SMALL FARE: As the father of a 19-month-old boy, I don't get out to see many movies. And over the years I've had so many bad movie experiences -- where I wondered why I bothered paying my hard-earned money for two or three hours of total dreck -- that I haven't much missed the theater.
Still, when I heard about ELF I knew I had to see it. After all, it had two big things going for it for me:
1) I'm a sucker for the smart kids' story that bears messages for adults. (Hey, I grew up on Bugs Bunny.)
2) Will Ferrell.
That's why it was such a disappointment to shell out the cash, sit through the flick, and discover ELF is just another in a long line of lumps of coal in my movie-watching stocking.
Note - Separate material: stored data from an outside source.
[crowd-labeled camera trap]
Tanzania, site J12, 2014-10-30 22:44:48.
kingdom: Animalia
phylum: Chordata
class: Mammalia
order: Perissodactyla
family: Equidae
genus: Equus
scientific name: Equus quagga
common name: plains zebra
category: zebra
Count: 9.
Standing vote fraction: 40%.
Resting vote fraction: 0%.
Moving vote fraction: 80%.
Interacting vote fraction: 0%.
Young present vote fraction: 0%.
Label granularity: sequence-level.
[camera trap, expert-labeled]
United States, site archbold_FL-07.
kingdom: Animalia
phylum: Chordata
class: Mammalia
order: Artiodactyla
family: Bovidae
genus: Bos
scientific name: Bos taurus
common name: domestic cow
It had everything I don't like: cheap, unearned sentimentality that, when the director sensed it wasn't working, tried to veer into irony; superfluous gastrointestinal punch lines; obviously and inelegantly borrowed plot/character devices from myriad other movies (e.g., a fat, loud black guy who's supposed to be comic simply by virtue of his fat loud blackness); and more.
I had a similar bad taste after another Ferrell vehicle, the 1/3 good, 1/3 mediocre, and 1/3 crappy OLD SCHOOL. It was like, "Hey, these guys are onto something here, so why'd they have to just half-ass it so bad?"
I won't pretend at movie criticism, trundle through the film and catalog its failures. I simply want to warn people: ELF is small fare, probably no better (and possibly far worse) than the "wears its stupidity on its sleeve" BAD SANTA. It is not that mystical, wonderful holiday fairy tale it aspires to be.